Stimmen die folgenden Aussagen mit dem Textabschnitt über das Franziskushaus überein? Antworte jeweils mit Ja oder Nein und zitiere die entscheidenden Worte des Textabschnitts wörtlich: (a) Karl-Heinz Sell ist 80 Jahre alt. (b) Im Franziskushaus leben insgesamt 115 pflegebedürftige Senioren. (c) Das Ruhrufer liegt normalerweise weit vom Franziskushaus entfernt.

Textabschnitt
● ● ● ● ● ● ●

Pflegebedürftige Senioren und der Kontakt-Verzicht
Zwischen menschlicher Nähe und sozialer Distanz
„Ich vermisse die täglichen Spaziergänge mit meiner Frau an der Ruhr. Das macht mich sehr traurig. Damit kann ich schlecht umgehen“, sagt Karl-Heinz Sell. Der 80-Jährige ist seit drei Monaten im Franziskushaus am Leinpfad zuhause, zusammen mit 115 anderen pflegebedürftigen Senioren. Normalerweise ist das Ruhrufer nur wenige Schritte entfernt. Doch seit dem 13. März ist es für die Bewohner des Franziskushauses unerreichbar.

● ● ● ● ● ● ●

Erfasste Angaben
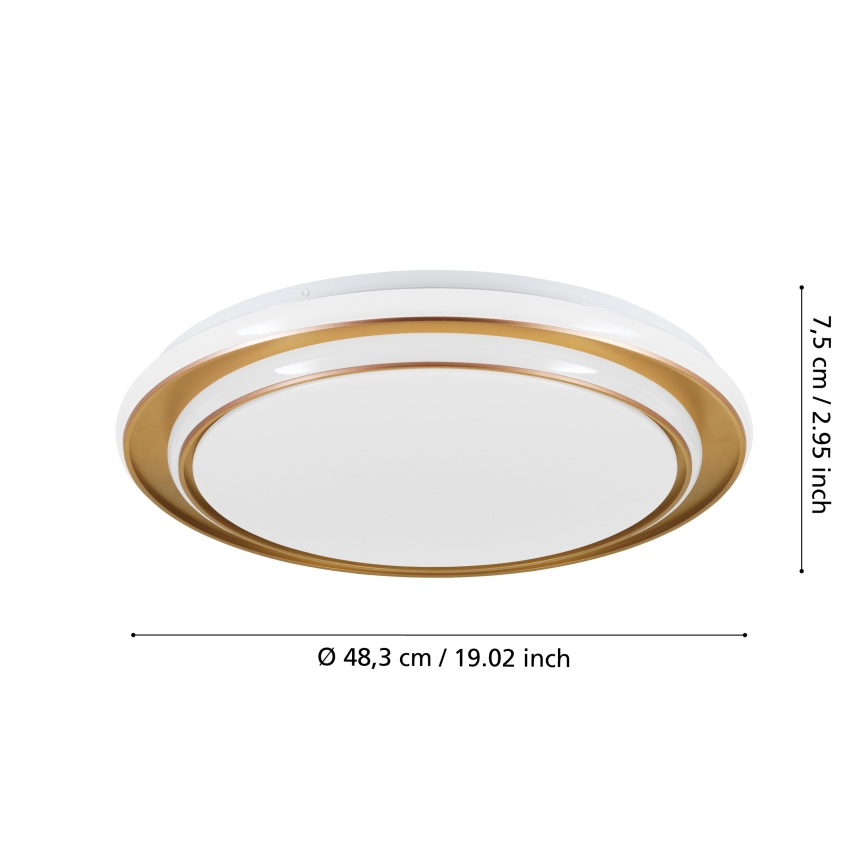 Eglo - Luminária de teto LED 36W/230V 2700/4000/6500K Ø 49 cm dourado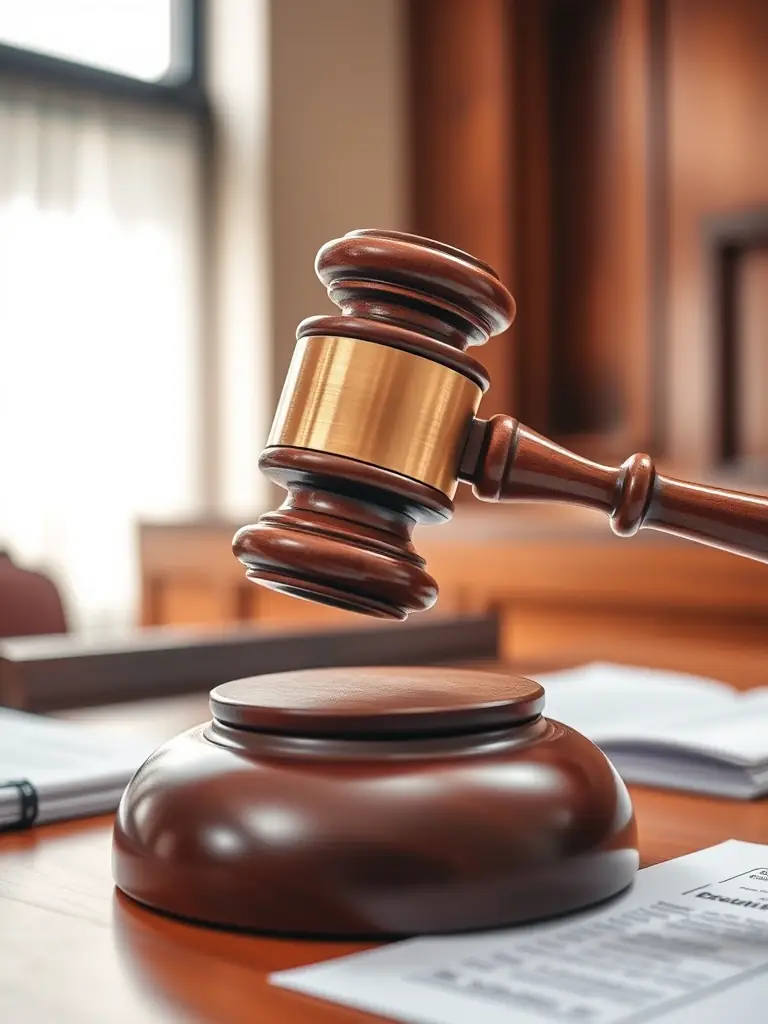A gavel striking a sound block in a courtroom, symbolizing legal authority and the potential for intervention in debt collection proceedings.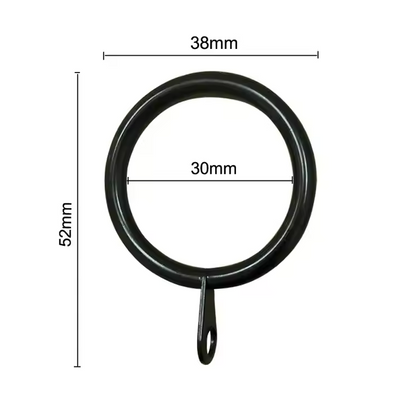 Black Curtain Rings With Clips 30mm - Pack of 12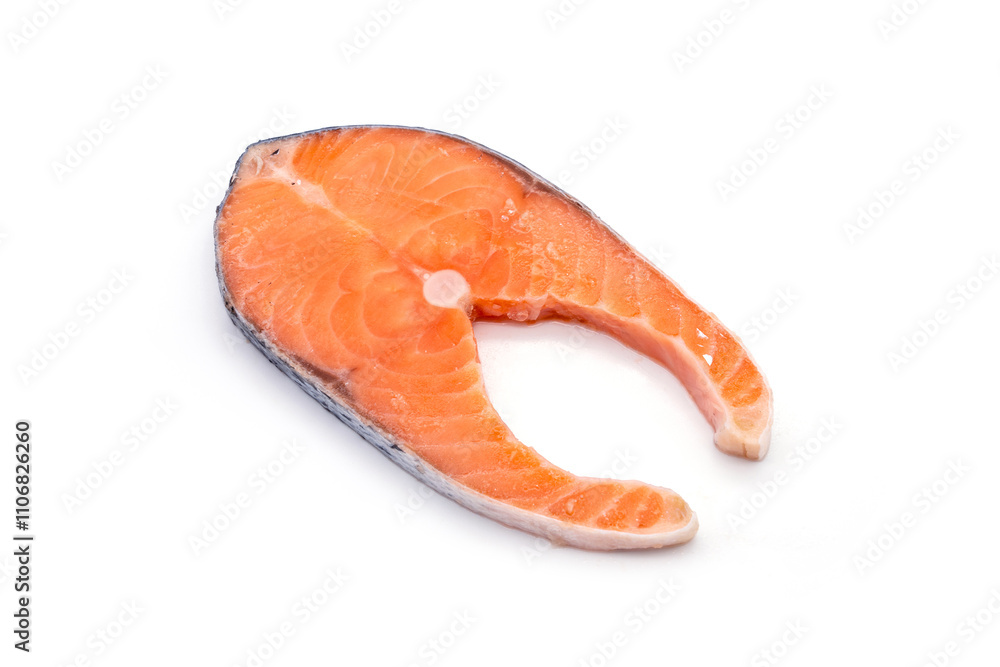Salmon, trout, steak, slice of fresh raw fish frozen from supermarket isolated on white background. Salmon, trout, steak, slice of fresh raw fish frozen from supermarket isolated on white background.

● ● ● ● ● ● ●

Ergebnis
(a) Ja: „Der 80-Jährige“
(b) Nein: „zusammen mit 115 anderen pflegebedürftigen Senioren“
(c) Nein: „Normalerweise ist das Ruhrufer nur wenige Schritte entfernt.“